I wonder when this strange mixture of luck and providence will run out.  I wouldn’t mind being lucky and good…but usually I don’t count on either.  When I consider our journey I recognize that there really is no such thing as an expiration of luck or providence.  The deepest depths of frustration and misery that we encountered (which seemed rather unlucky at the time) are rooted now so firmly in our most spectacular rides and relationships.  It was bad luck that gave us headwinds on the Columbia, but that same bad luck that gave us a beautiful tent site on a sandy patch of land in the Gorge.

Sunrise, camping on the Columbia Gorge.

A weekend in Portland brought us time to rest, to eat unheard of amounts of food, to race our Trolls for fun, and to explore what the city had to offer.  We will miss Portland and its roses, its food carts, its bicycles, its swing, and its indelible urban culture.  We’ll be back someday without a doubt.  Yet there is no remorse in leaving, no sense of loss as we once more saddle up and ride towards Bend.  The names and faces will change but I am confident that there will always be a few for whom this goodness that we so enjoy will remain unaltered.

Obscene amounts of exquisite food with the Pfeiffers.

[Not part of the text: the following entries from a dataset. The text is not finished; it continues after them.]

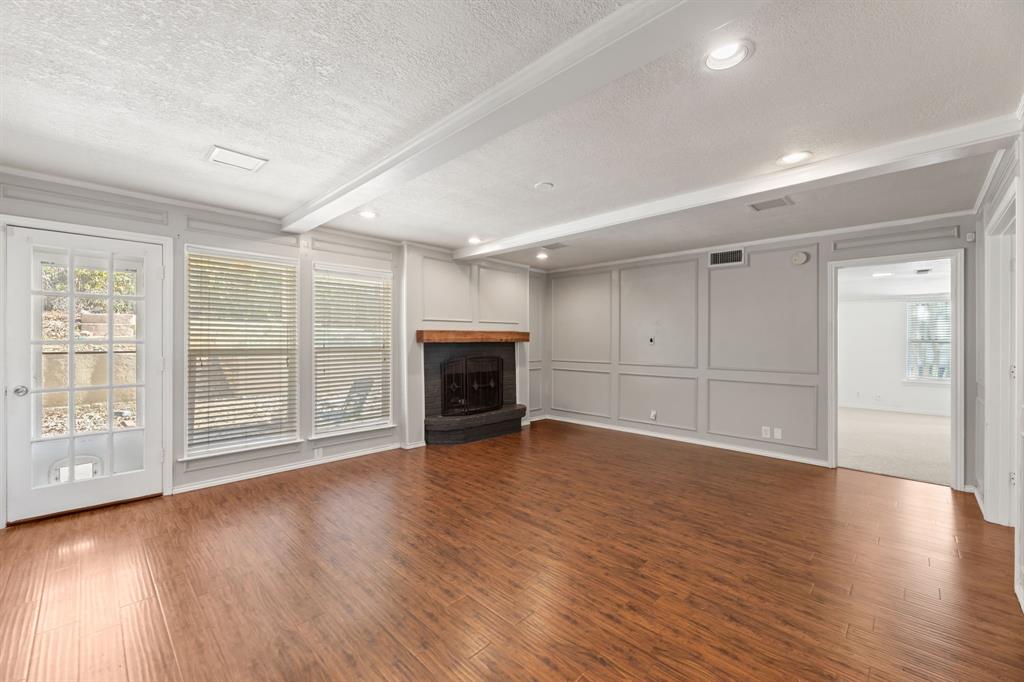 Bentley Village Add - Residential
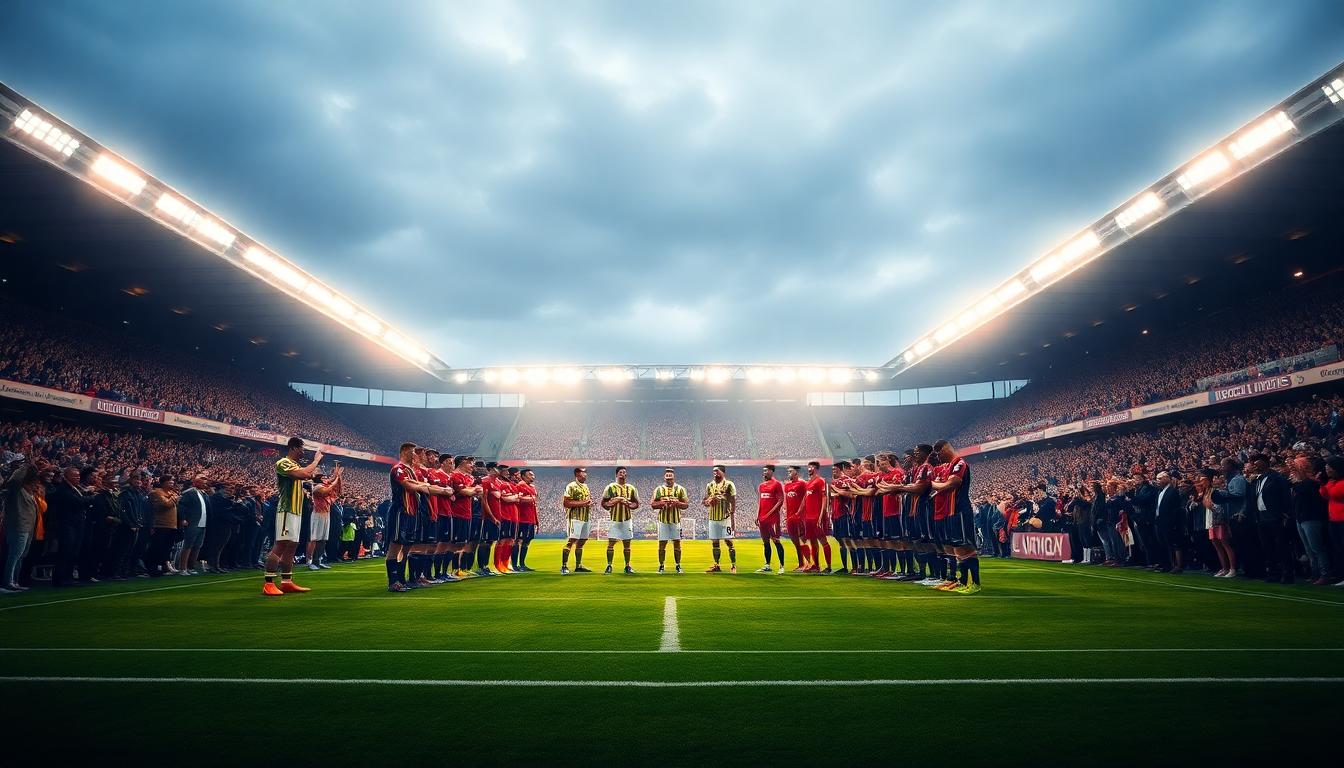 Manchester-united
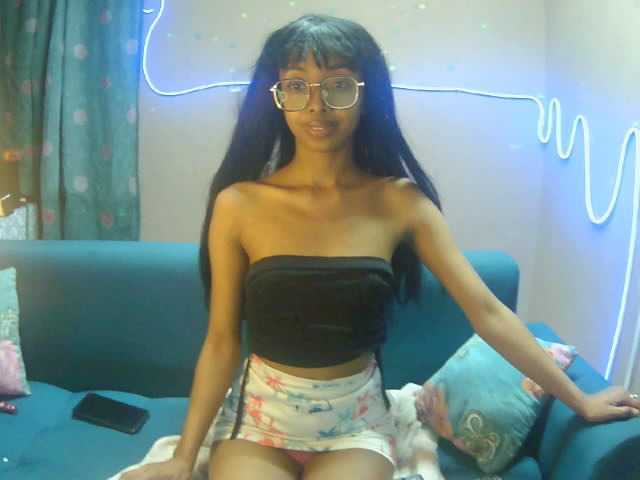 Marinahgrey webcam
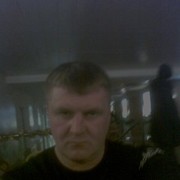  ,   , 56 ,   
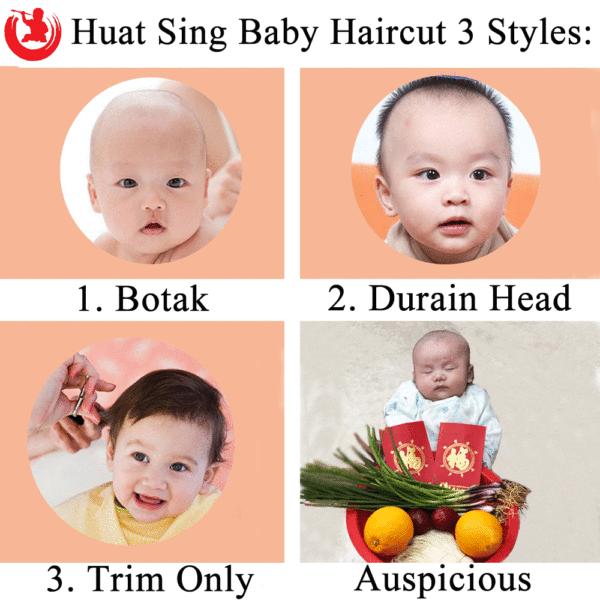 haircut-3-styles--web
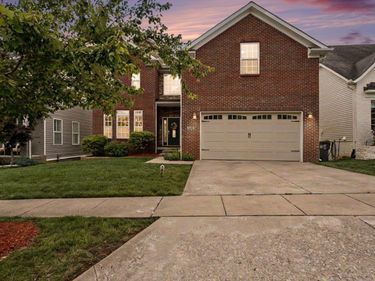 1108 Kavenaugh Lane, Lexington, KY 40509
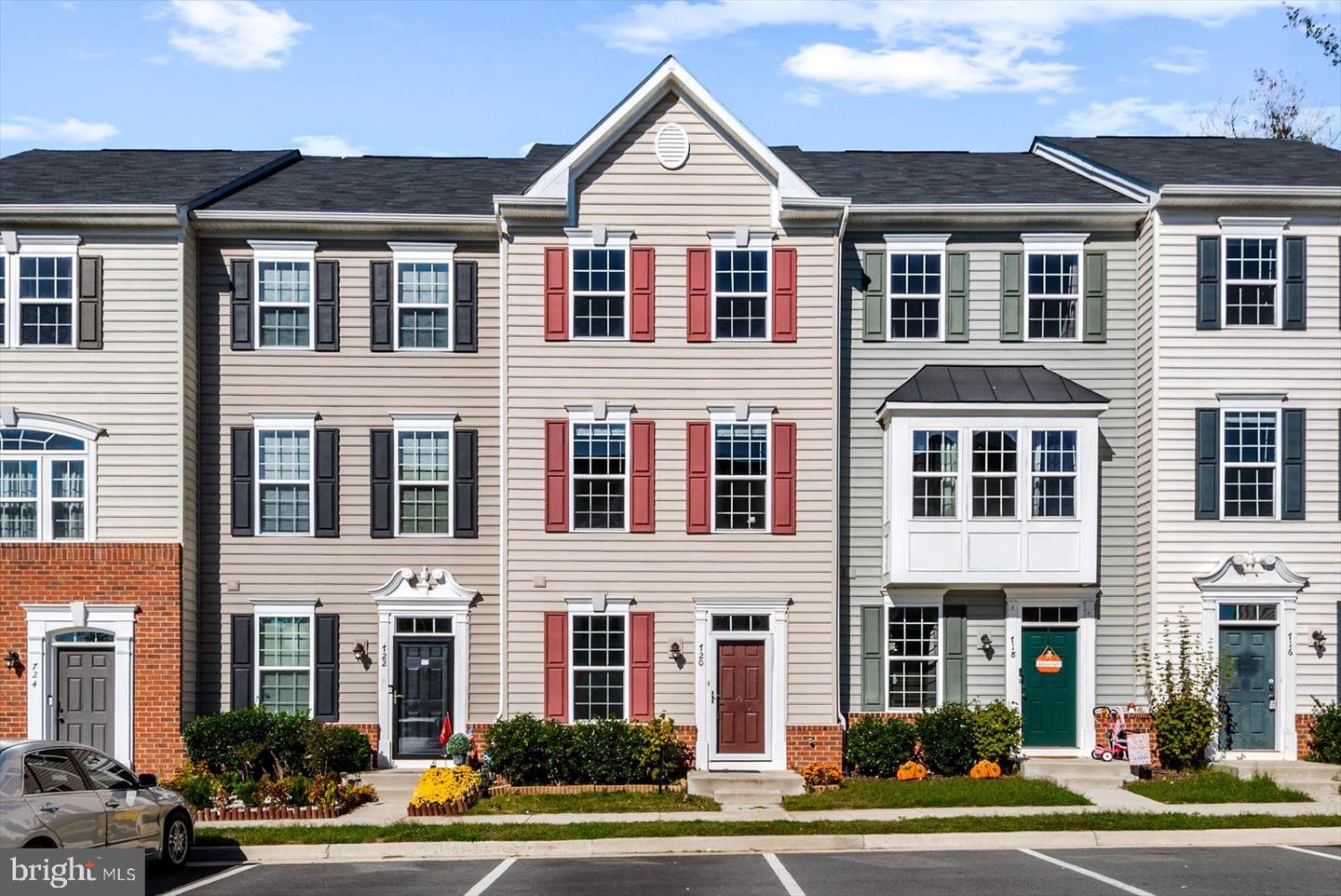 720 RIVER CREST WAY, FREDERICKSBURG, Virginia 22405, 3 Bedrooms Bedrooms, ,3 BathroomsBathrooms,Residential,For sale,720 RIVER CREST WAY,VAST2043202 MLS # VAST2043202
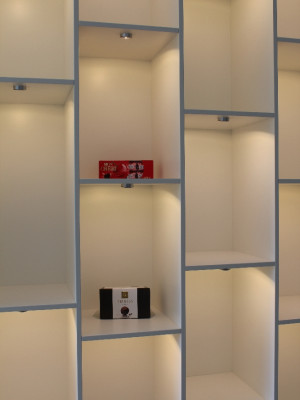 gasser_schreinerei_bild_innenausbau (505)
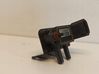 Abgasdrucksensor Differenzdrucksensor 31338578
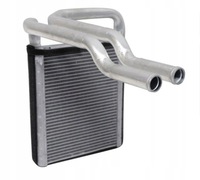 фото thumb №1, Отопитель kia rio ub 2011 - 2016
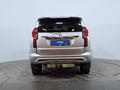 Mitsubishi Montero Sport 2021 года за 15 060 000 тг. в Астана – фото 6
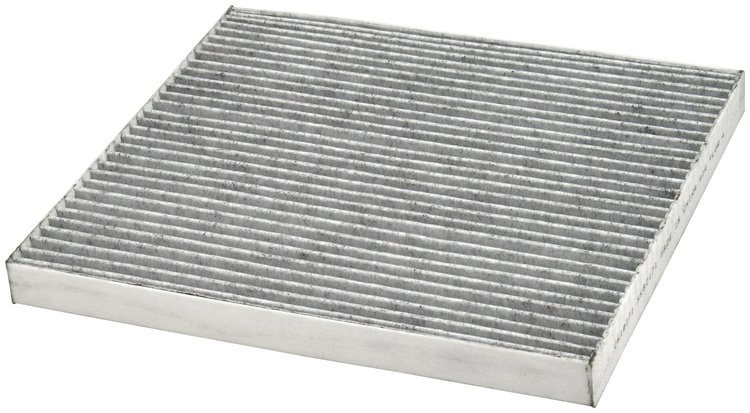 Cabin Air Filter - Fresh Breeze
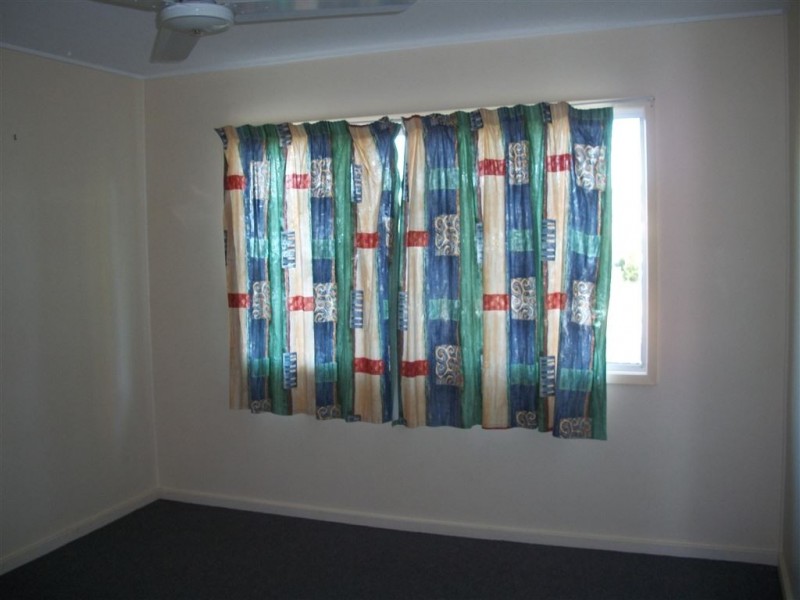 2 Coop Street, Gympie QLD 4570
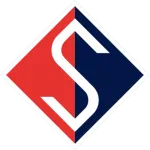 Supra du Quebec Logo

If I could offer you one highlight from our  weekend in Portlandia it would be our continuing tradition of doing non-restful things on rest days.  Case in point: cyclocross racing at Cross Crusade here in Portland.  The local ‘cross scene in Portland is arguably the best in the nation and we couldn’t pass up the chance to race and experience the spectacle.  We leave for Bend with just a little bit of fear in our legs but no regrets.  David and Nathan received their initiation to the world of bicycle racing and we all pushed our limits.  Onward through Oregon and on the road once more, Argentina is still very far away.